Clinton set to veto freedom to farm
By Don Philpott
US president, Bill Clinton, may veto the "freedom to farm" bill, approved by Congress last week.
The bill, which plans to slash total farm spending by $15bn (£9bn) over the next five years, was approved despite last-minute efforts by moderate Democrats to have it sent back to the agriculture committee for further discussion.
The main casualties are set-aside programmes and subisidies, due to be cut by $9bn (£6bn) over the next five years.
Further savings are also planned by cutting subsidies on food stamps given to the poor and reducing subsidies on school meals.
The Republican majority in Congress, which is determined to balance the federal budget within seven years, wanted to slash farm subsidies by $13.6bn (£8.5bn) over five years. Under its plans the amount of farm land ineligible for farm subsidies would double from 15% to 30%, subsidies, particularly dairy price support, would be scaled back and export aid for farm produce reduced.
Republicans argue that the "freedom to farm" bill will give farmers greater planting flexibility allowing non-environmental set-aside to be phased out. But Mr Clinton has said he will veto the bill warning that subsidy cuts could decimate rural America. He fears farmers will be driven out of business by subsidised overseas competition and consumers will be hit by higher food prices.
Experts predict that the US will export $49bn (£31bn) of agricultural produce this year.

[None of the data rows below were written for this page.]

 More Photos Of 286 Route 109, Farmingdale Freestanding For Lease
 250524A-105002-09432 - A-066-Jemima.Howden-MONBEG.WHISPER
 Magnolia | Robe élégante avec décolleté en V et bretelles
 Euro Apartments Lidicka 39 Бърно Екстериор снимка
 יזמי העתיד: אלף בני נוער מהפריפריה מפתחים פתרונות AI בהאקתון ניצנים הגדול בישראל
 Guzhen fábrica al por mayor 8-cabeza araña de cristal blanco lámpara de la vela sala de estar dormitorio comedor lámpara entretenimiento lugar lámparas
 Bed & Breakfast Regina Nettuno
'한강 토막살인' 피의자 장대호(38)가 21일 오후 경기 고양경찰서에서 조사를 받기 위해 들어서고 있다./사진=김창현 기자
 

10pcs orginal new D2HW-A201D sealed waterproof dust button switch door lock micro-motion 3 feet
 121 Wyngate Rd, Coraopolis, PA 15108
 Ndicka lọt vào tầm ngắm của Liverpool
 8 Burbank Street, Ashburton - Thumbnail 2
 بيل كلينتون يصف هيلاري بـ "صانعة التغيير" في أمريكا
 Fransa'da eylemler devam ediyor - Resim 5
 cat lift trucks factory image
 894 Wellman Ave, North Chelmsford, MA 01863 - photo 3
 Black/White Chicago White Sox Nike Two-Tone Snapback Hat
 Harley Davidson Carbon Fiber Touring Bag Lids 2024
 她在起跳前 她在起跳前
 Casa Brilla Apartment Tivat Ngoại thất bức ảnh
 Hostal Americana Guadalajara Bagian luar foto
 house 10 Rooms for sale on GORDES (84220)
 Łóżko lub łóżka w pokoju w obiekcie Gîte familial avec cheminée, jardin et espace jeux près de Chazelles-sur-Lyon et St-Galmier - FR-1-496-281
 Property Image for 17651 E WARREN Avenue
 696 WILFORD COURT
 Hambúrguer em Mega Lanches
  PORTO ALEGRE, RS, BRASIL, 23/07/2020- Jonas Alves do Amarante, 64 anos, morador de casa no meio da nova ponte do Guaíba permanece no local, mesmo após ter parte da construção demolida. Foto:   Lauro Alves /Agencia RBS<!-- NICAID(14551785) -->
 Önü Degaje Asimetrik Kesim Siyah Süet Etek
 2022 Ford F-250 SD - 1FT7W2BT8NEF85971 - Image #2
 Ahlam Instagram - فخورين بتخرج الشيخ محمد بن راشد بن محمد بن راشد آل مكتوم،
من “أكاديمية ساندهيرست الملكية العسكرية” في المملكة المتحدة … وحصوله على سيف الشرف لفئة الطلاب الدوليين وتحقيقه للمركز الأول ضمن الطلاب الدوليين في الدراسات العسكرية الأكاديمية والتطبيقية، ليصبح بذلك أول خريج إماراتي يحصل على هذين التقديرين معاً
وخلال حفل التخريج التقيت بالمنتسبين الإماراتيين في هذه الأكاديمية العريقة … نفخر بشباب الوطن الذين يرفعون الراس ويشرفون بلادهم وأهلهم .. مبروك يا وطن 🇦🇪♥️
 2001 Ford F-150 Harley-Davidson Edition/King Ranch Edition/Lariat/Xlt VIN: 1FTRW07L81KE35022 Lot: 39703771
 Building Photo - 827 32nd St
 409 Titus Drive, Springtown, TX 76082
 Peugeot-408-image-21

Most farmers have done well over the past 10 years, with total farm debt down by 17% over that period, while total farm equity is up 30% to $772bn (£485bn).
Figures also show that about 70% of farms get no federal aid, while 5%, mainly large corporate farms with incomes over $300,000 (£200,000) or more, get 40% of government aid. *
Bill Clinton fears subsidy cuts may decimate rural America.